More importantly, a strong showing in the state where Trump was born and built his business empire could help him maintain his narrow path to the 1,237 delegates needed to secure the nomination before the party’s national convention in July. New York polls began to open at 6 a.m. and close at 9 p.m.
“New York is looking great, but you’ve gotta vote,” Trump told supporters Monday evening during a raucous rally in Buffalo at the First Niagara Center, home of the National Hockey League’s Buffalo Sabers.
“Tomorrow is a big, big day,” he said. “You’re going to remember this evening, and you’re going to remember, more importantly, tomorrow and the vote. You’re going to look back in four years, and 12 years and 25 years, and you’re going to say, ‘That’s the greatest single vote I’ve ever cast.’ Because, from that point on, as soon as we beat Hillary Clinton, we are going to start as a country winning again.”
The Empire State competition amounts to 27 separate elections, with each congressional district awarding three delegates. A total of 95 delegates are at stake on the Republican side—the fourth most of any state—when those awarded on a statewide basis are included.
Trump’s Republican rivals, Senator Ted Cruz of Texas and Ohio Governor John Kasich, have targeted specific districts they think will be more favorable to them, in hopes of blocking Trump from a clean sweep. Cruz has been dogged by opponents on both sides of the aisle for his criticism of Trump’s “New York values” in a January debate.
“He does not like New York and he doesn’t like New Yorkers,” Trump said of Cruz on Fox News on Tuesday.
Besides awarding crucial delegates, the New York outcome will also help set the tone for a series of primaries that will be held during the next two weeks in states where Trump is expected to do well. Pennsylvania, Connecticut, Delaware, Maryland, and Rhode Island hold primaries on April 26 with a total of 172 delegates on the line.
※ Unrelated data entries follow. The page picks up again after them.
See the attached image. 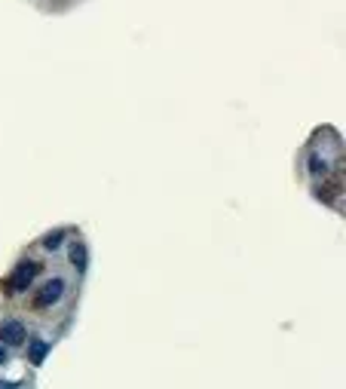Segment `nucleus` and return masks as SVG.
Wrapping results in <instances>:
<instances>
[{
    "instance_id": "obj_1",
    "label": "nucleus",
    "mask_w": 346,
    "mask_h": 389,
    "mask_svg": "<svg viewBox=\"0 0 346 389\" xmlns=\"http://www.w3.org/2000/svg\"><path fill=\"white\" fill-rule=\"evenodd\" d=\"M340 157V141H337V135L331 129H322L313 138V145H310V175H325L334 169V159Z\"/></svg>"
},
{
    "instance_id": "obj_6",
    "label": "nucleus",
    "mask_w": 346,
    "mask_h": 389,
    "mask_svg": "<svg viewBox=\"0 0 346 389\" xmlns=\"http://www.w3.org/2000/svg\"><path fill=\"white\" fill-rule=\"evenodd\" d=\"M46 352H49V343L46 341H34L31 350H28V362H31V365H40V362L46 359Z\"/></svg>"
},
{
    "instance_id": "obj_7",
    "label": "nucleus",
    "mask_w": 346,
    "mask_h": 389,
    "mask_svg": "<svg viewBox=\"0 0 346 389\" xmlns=\"http://www.w3.org/2000/svg\"><path fill=\"white\" fill-rule=\"evenodd\" d=\"M62 239H65V230L49 233V236H44V249H46V251H55L58 245H62Z\"/></svg>"
},
{
    "instance_id": "obj_4",
    "label": "nucleus",
    "mask_w": 346,
    "mask_h": 389,
    "mask_svg": "<svg viewBox=\"0 0 346 389\" xmlns=\"http://www.w3.org/2000/svg\"><path fill=\"white\" fill-rule=\"evenodd\" d=\"M62 294H65V282H62V279H49L44 289H40L37 303H40V307H53V303L62 298Z\"/></svg>"
},
{
    "instance_id": "obj_8",
    "label": "nucleus",
    "mask_w": 346,
    "mask_h": 389,
    "mask_svg": "<svg viewBox=\"0 0 346 389\" xmlns=\"http://www.w3.org/2000/svg\"><path fill=\"white\" fill-rule=\"evenodd\" d=\"M6 359H10V352H6V346L0 343V365H6Z\"/></svg>"
},
{
    "instance_id": "obj_3",
    "label": "nucleus",
    "mask_w": 346,
    "mask_h": 389,
    "mask_svg": "<svg viewBox=\"0 0 346 389\" xmlns=\"http://www.w3.org/2000/svg\"><path fill=\"white\" fill-rule=\"evenodd\" d=\"M37 264L34 261H22L19 267L13 270V276H10V285H13V291L19 294V291H25V289H31V282L37 279Z\"/></svg>"
},
{
    "instance_id": "obj_9",
    "label": "nucleus",
    "mask_w": 346,
    "mask_h": 389,
    "mask_svg": "<svg viewBox=\"0 0 346 389\" xmlns=\"http://www.w3.org/2000/svg\"><path fill=\"white\" fill-rule=\"evenodd\" d=\"M0 389H15V383H10V380H0Z\"/></svg>"
},
{
    "instance_id": "obj_5",
    "label": "nucleus",
    "mask_w": 346,
    "mask_h": 389,
    "mask_svg": "<svg viewBox=\"0 0 346 389\" xmlns=\"http://www.w3.org/2000/svg\"><path fill=\"white\" fill-rule=\"evenodd\" d=\"M67 258H71V264L77 267V270H86V245L74 242L71 249H67Z\"/></svg>"
},
{
    "instance_id": "obj_2",
    "label": "nucleus",
    "mask_w": 346,
    "mask_h": 389,
    "mask_svg": "<svg viewBox=\"0 0 346 389\" xmlns=\"http://www.w3.org/2000/svg\"><path fill=\"white\" fill-rule=\"evenodd\" d=\"M25 341H28V328L19 319H4L0 322V343L4 346H22Z\"/></svg>"
}]
</instances>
The biggest prize on April 26, Pennsylvania is also a wild card. With a total of 71 Republican delegates available, the commonwealth will elect 54 through a unique system where names will be listed on the ballot without information on the candidate they’d support. Those delegates also aren’t bound to the winner of the primary vote on the first round of convention balloting in Cleveland.
Trump Goes for Shutout
In the Republican race, the statewide voter percentage in New York will determine how 14 additional delegates are awarded. If Trump’s rivals can hold him short of 50 percent, they’ll get some of those. The latest RealClearPolitics average of recent polls has Trump at 53.1 percent, with Kasich at 22.8 percent and Cruz with 18.1 percent.
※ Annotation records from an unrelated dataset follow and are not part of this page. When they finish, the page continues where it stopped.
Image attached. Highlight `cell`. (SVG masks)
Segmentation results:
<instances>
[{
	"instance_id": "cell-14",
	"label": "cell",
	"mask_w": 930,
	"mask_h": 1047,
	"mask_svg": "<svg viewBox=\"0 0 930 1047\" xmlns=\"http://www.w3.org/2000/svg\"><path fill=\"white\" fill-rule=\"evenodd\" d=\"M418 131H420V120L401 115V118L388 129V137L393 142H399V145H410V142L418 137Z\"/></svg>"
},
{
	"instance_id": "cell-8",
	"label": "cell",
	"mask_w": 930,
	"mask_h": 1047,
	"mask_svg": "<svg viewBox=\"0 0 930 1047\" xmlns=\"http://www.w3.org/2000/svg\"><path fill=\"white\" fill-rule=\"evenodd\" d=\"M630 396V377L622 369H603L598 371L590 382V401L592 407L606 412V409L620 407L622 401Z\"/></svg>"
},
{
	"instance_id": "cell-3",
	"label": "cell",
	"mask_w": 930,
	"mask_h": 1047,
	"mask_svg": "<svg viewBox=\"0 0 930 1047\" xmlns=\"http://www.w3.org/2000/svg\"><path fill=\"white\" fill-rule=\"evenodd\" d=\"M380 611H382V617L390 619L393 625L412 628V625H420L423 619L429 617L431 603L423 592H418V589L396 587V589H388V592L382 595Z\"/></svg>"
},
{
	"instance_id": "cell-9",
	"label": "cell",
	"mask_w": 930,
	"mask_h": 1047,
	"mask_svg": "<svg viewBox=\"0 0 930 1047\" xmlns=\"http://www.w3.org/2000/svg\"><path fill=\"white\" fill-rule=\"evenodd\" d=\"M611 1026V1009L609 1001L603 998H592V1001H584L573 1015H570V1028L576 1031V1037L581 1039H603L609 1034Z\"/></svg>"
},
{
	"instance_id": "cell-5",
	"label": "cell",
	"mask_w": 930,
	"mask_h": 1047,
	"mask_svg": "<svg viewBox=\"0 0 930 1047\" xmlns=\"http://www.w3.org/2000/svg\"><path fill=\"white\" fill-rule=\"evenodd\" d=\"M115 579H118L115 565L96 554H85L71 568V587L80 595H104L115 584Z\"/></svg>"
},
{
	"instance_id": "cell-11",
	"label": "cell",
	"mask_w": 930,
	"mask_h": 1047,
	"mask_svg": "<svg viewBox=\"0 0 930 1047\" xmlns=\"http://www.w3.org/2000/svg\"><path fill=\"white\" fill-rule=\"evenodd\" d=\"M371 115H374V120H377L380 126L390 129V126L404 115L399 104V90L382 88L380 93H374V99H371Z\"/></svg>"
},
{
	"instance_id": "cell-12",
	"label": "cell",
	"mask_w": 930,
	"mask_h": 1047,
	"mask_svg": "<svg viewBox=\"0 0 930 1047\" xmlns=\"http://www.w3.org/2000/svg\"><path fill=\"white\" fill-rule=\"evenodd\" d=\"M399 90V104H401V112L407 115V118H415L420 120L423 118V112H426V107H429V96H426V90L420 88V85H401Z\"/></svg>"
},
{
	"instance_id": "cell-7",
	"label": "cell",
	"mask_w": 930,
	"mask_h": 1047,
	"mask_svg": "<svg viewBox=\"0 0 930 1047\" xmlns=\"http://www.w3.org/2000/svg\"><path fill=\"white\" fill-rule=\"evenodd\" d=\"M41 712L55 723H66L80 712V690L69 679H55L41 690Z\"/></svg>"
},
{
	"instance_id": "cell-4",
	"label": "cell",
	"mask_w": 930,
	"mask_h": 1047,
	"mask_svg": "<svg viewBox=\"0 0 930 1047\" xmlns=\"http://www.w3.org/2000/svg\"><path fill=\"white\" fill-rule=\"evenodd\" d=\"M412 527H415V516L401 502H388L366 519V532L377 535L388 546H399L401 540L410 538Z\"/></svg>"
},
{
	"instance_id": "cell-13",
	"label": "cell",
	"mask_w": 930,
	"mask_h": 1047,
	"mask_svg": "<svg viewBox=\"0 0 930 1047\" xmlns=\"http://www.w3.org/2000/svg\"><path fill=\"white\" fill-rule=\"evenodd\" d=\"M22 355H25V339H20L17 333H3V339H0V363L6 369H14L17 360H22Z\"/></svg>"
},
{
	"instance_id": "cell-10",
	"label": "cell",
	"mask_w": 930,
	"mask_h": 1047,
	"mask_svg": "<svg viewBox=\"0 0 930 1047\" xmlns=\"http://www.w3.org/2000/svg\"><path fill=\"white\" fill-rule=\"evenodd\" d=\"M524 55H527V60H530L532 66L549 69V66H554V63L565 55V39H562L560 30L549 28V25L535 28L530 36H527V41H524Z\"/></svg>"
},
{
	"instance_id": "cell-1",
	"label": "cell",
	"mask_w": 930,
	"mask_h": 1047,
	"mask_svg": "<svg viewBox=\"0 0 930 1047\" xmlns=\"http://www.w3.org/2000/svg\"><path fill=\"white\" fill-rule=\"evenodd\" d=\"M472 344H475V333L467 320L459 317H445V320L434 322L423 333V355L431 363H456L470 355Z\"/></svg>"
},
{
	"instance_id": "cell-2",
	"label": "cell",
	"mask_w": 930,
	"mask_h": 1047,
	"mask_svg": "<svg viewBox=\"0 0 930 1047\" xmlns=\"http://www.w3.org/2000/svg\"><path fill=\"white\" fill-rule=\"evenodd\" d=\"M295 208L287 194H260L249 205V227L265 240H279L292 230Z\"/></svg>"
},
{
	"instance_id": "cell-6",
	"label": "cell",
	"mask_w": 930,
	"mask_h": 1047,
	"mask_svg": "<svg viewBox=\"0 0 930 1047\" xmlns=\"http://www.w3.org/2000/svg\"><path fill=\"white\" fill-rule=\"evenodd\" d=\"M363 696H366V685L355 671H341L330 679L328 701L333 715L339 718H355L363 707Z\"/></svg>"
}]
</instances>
Candidates who get more than 50 percent of the vote in a congressional district will get all three of its delegates. If no candidate gets above 50 percent, then the top finisher gets two delegates and the second-place finisher gets one, so long as both win at least 20 percent of the vote.
Kasich held more than one campaign event in the 3rd Congressional District and both the 20th and 24th. Those last two include Schenectady and Syracuse, where he held town hall events on Monday.
Some of the governor’s stops were in congressional districts with relatively few Republican voters. That included the 15th District that’s part of the Bronx, which has only 13,270 active enrolled Republicans, according to state elections data.
Kasich can’t secure the needed delegates before the convention to win the nomination, but hopes to accumulate enough to make a credible case as the most electable candidate who can unite the party.
The next best opportunity for anti-Trump forces could be the May 3 primary in Indiana, a state with demographic similarities to Wisconsin and Ohio, where the billionaire was defeated. Fifty-seven delegates will be awarded in Indiana on a winner-take-most basis, and the state also has a strong social conservative streak that could benefit Cruz, who has shown little ability to win over more secular Republican voters in the Northeast.
A dominant win for Trump in New York could help put behind him, at least for now, some of the gaffes and distractions his campaign has suffered in recent weeks. He’s recently moved to hire more campaign professionals and has shown the potential for being more disciplined as a candidate.
As Tuesday’s results come in, Clinton plans to hold what she expects to be a victory party at a Sheraton hotel near Times Square, while Sanders is moving on to Pennsylvania on Tuesday. The Republican front-runner plans to speak after the polls close from his Trump Tower in Midtown, while Cruz and Kasich will already have begun campaigning in Maryland and Pennsylvania.